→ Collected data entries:

■ ■ ■ ■ ■

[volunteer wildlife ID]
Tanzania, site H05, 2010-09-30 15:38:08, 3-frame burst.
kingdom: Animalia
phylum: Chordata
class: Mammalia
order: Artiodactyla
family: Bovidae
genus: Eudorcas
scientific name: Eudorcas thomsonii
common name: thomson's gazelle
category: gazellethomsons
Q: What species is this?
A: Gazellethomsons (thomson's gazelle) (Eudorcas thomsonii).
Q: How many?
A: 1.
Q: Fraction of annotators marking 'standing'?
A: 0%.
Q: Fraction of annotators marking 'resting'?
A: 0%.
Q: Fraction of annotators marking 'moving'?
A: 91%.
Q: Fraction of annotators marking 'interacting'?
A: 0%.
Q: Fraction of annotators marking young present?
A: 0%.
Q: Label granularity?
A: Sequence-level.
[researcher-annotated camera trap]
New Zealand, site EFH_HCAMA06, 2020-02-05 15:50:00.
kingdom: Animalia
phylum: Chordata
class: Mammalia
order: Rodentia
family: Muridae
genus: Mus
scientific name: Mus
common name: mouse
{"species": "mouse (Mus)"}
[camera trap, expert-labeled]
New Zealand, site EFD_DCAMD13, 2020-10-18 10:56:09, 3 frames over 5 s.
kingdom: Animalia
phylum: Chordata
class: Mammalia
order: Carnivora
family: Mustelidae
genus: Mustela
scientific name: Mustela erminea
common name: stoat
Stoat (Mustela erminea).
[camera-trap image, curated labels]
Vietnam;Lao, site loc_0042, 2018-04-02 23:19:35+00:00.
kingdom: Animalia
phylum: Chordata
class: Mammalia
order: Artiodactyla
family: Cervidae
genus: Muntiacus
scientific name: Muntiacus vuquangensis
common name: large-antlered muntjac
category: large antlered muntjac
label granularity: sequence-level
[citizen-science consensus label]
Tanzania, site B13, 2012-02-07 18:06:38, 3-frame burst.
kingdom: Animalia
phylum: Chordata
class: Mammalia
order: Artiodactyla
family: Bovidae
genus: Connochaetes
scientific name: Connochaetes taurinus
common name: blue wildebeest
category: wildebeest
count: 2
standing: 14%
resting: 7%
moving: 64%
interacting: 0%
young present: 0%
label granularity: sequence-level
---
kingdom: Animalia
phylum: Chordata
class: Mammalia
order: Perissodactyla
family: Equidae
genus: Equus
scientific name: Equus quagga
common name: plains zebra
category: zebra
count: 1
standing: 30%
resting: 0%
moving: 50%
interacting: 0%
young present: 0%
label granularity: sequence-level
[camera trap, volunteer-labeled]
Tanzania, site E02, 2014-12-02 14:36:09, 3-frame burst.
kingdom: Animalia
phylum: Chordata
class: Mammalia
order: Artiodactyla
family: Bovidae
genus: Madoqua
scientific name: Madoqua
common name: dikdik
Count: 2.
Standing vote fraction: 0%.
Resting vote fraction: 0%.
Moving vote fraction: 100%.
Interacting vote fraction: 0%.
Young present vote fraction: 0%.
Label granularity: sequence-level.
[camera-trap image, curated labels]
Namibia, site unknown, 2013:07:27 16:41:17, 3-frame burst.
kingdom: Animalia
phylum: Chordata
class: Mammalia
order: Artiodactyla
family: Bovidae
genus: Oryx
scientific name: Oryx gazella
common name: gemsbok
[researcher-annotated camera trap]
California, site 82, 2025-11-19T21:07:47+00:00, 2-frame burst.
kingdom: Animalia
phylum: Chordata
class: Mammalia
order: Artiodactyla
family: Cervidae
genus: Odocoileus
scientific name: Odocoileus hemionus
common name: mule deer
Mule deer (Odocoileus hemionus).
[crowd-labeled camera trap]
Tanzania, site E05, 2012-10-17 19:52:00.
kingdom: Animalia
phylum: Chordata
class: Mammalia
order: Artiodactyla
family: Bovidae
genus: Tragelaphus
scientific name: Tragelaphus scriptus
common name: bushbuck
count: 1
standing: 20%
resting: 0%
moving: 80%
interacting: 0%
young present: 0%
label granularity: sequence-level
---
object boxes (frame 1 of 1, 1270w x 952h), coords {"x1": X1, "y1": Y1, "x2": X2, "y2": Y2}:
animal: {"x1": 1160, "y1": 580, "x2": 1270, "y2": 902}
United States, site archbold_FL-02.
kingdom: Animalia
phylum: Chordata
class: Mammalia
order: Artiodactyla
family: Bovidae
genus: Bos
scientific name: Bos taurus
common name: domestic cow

■ ■ ■ ■ ■

→ WHAT TO PRODUCE: Copy every line where the word "marking" is present in the entries above.

→ EXERCISE SOLUTION:
Q: Fraction of annotators marking 'standing'?
Q: Fraction of annotators marking 'resting'?
Q: Fraction of annotators marking 'moving'?
Q: Fraction of annotators marking 'interacting'?
Q: Fraction of annotators marking young present?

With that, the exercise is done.